Jed Levine, president and CEO of CaringKind (the New York City chapter of the Alzheimer’s Association), said in a speech to Nefesh that children go through anticipatory grief as they watch their beloved parents slip away in body and mind.

“Caregivers feel like what they do is never enough, that they’re inadequate to help,” he says. “The sense of helplessness and hopelessness can create serious depression.”

This is why it’s immensely helpful for caregivers to join a support group.

“Many elderly people enter nursing homes not because they must, but because their care has become too overwhelming for the caregiver and her family,” says Harriet Blank of OHEL. “But when you care for a sick parent, it’s like being in a plane when the emergency light comes on. You absolutely have to put on your own oxygen mask first, or you won’t be able to help anybody.”

Sara Kohn, the director of hospital and physician relations at the Jewish Home for Rehabilitation (Marquis Health Services), runs monthly Alzheimer support groups jointly with Zicharon, a support organization for Alzheimer families.

“It’s especially useful around the Yamim Tovim,” she says. “Dementia patients are like young children in many ways — they’re very disturbed by changes in schedule. Holidays and simchahs, with lots of extra people in the home and crazy schedules, are particularly tough for them.”

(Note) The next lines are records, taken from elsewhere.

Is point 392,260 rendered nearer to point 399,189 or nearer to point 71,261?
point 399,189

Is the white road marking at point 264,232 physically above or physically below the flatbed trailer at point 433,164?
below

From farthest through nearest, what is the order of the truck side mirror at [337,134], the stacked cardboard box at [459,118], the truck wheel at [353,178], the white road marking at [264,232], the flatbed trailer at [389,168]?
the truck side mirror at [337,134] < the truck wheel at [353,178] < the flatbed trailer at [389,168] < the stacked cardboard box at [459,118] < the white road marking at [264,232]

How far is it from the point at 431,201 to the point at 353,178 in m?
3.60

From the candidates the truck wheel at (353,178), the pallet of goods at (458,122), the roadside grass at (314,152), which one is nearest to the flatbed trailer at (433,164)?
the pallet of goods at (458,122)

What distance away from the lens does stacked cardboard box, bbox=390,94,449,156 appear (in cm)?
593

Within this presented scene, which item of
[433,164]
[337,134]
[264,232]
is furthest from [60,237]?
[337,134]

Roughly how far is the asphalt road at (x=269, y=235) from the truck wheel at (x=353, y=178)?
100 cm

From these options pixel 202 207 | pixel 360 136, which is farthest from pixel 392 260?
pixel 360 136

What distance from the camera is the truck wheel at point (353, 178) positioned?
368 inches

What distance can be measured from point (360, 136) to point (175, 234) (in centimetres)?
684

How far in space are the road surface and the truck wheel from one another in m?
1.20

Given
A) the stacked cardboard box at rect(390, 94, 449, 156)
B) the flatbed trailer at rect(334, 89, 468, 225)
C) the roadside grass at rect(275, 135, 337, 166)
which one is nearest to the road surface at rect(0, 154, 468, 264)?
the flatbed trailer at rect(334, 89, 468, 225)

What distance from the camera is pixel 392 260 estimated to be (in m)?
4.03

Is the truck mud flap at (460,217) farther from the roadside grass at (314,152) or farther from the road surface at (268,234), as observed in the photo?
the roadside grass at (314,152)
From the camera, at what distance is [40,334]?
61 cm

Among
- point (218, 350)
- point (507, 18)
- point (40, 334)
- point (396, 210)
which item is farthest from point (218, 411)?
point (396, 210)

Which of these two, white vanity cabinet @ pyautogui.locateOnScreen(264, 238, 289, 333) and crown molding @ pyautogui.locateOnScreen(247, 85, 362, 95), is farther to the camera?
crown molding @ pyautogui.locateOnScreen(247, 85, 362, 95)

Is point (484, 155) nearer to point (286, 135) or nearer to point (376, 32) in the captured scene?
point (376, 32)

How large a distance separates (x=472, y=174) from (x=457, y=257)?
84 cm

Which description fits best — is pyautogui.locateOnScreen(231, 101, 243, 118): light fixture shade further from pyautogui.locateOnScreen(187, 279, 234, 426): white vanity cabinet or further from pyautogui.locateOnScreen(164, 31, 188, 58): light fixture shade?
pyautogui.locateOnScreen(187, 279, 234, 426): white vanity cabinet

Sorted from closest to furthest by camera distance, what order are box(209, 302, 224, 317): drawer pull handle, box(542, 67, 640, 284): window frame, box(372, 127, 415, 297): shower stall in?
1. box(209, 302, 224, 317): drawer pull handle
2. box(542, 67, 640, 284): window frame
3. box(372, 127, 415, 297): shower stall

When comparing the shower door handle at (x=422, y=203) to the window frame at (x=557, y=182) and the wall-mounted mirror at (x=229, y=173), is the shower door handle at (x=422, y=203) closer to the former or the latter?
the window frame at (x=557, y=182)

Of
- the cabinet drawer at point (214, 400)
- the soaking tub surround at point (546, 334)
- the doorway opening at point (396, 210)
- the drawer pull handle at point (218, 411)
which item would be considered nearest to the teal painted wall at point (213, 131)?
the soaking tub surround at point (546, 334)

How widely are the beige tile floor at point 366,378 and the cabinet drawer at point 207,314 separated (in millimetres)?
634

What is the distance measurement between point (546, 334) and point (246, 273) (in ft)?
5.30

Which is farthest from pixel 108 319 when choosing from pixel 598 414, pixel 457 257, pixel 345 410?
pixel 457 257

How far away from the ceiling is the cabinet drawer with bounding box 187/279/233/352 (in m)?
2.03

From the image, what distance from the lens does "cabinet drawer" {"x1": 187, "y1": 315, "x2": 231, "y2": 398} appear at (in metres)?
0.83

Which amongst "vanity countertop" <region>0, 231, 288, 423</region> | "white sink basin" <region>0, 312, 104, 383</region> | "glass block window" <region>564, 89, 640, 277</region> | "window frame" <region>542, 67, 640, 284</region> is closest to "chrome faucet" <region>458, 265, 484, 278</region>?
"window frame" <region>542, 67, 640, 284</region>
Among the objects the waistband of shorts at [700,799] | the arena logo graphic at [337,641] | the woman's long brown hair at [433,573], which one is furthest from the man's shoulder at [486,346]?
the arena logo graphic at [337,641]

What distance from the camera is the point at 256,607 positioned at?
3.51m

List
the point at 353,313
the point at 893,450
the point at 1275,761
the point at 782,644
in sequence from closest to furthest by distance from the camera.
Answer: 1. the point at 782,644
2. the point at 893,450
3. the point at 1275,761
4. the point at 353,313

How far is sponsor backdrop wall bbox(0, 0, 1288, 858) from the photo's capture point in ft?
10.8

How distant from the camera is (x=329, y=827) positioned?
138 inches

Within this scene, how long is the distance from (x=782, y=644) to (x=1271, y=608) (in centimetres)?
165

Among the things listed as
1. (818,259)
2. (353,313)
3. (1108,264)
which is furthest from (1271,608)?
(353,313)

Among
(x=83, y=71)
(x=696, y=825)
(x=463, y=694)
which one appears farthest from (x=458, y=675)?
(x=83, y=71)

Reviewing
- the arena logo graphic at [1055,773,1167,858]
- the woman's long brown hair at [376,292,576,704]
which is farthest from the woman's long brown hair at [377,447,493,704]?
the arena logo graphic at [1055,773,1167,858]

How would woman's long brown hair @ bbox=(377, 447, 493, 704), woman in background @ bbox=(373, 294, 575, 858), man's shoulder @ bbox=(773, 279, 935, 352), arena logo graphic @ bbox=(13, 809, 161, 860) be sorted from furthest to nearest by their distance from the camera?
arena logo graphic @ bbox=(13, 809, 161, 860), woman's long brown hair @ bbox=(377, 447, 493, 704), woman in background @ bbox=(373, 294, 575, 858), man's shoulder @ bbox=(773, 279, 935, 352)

Mrs. Kohn’s facility offers a respite program for caregivers who need to go away for a simchah or short break.

“They know it will be more disruptive and stressful for the patient than enjoyable, and here we have a 30-bed unit with a full staff,” she says.

When the patient is at home, other options exist to ease the daily burden, such as sending higher-functioning patients to adult day care, hiring more help, or providing a shiur or learning for a housebound man. Friends and family can be enlisted to sit with a parent from time to time, and grandchildren are a great resource.

“Get out, get some exercise, go to a shiur, laugh with some friends,” Mrs. Blank advises. “Don’t isolate yourself socially.”

As Rabbi Paysach Krohn said in a shiur on caregiving, be SAFE — an acronym to remind you to get support, alone time, food, and exercise.